Datalog


Datalog

Datalog is a query and rule language for deductive databases that syntactically is a subset of Prolog. Its origins date back to the beginning of logic programming, but it became prominent as a separate area around 1977 when Hervé Gallaire and Jack Minker organized a workshop on logic and databases.[1] David Maier is credited with coining the term Datalog.[2]

Contents

Features, limitations and extensions

Query evaluation with Datalog is based on first order logic, and is thus sound and complete. It can be done efficiently even for large databases. Query evaluation is usually done using bottom-up strategies.

In contrast to Prolog, it

  1. disallows complex terms as arguments of predicates, e.g. p(1, 2) is admissible but not p(f1(1), 2),
  2. imposes certain stratification restrictions on the use of negation and recursion, and
  3. only allows range-restricted variables, i.e. each variable in the conclusion of a rule must also appear in a not negated clause in the premise of this rule.
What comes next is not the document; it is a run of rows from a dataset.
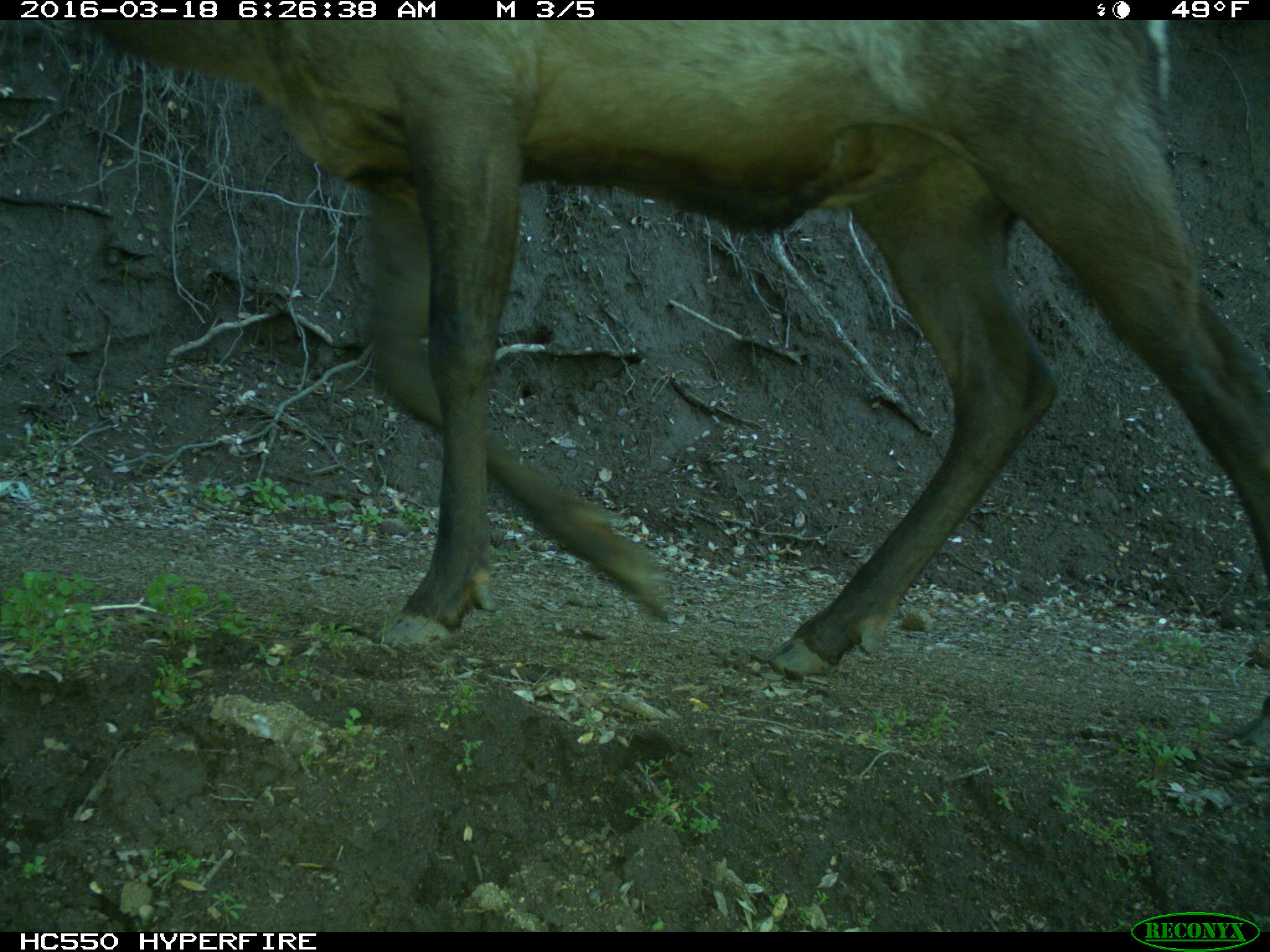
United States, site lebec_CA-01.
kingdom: Animalia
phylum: Chordata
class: Mammalia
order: Artiodactyla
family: Cervidae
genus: Cervus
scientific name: Cervus canadensis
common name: elk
These rules make the set of all possible proofs finite, with the consequence that all datalog programs terminate (unlike Prolog programs). As a consequence, statements and predicates of a program can be stated in any order (unlike Prolog). Various methods have been proposed to efficiently perform queries, e.g. the Magic Sets algorithm,[3] or tabled logic programming.[4]

Datalog engines are behind specialised database systems such as Intellidimension's database for the semantic web. Moreover, some widely used database systems include ideas and algorithms developed for Datalog. For example, the SQL:1999 standard includes recursive queries, and the Magic Sets algorithm (initially developed for the faster evaluation of Datalog queries) is implemented in IBM's DB2.

Two extensions that have been made to Datalog include an extension to allow object-oriented programming and an extension to allow disjunctions as heads of clauses. Both extensions have major impacts on the definition of Datalog's semantics and on the implementation of a corresponding Datalog interpreter.

Example

Example Datalog program:

parent(bill,mary).
parent(mary,john).

These two lines define two facts, i.e. things that always hold. They can be intuitively understood as: the parent of mary is bill and the parent of john is mary.

ancestor(X,Y) :- parent(X,Y).
ancestor(X,Y) :- parent(X,Z),ancestor(Z,Y).

These two lines describe the rules that define the ancestor relationship. A rule consists of two main parts separated by the :- symbol. The part to the left of this symbol is the head, the part to the right the body of the rule. A rule is read (and can be intuitively understood) as <head> if it is known that <body>. Uppercase letters stand for variables. Hence in the example the first rule can be read as X is the ancestor of Y if it is known that X is the parent of Y. And the second rule as X is the ancestor of Y if it is known that X is the parent of some Z and Z is the ancestor of Y. The ordering of the clauses is irrelevant in Datalog in contrast to Prolog which depends on the ordering of clauses for computing the result of the query call.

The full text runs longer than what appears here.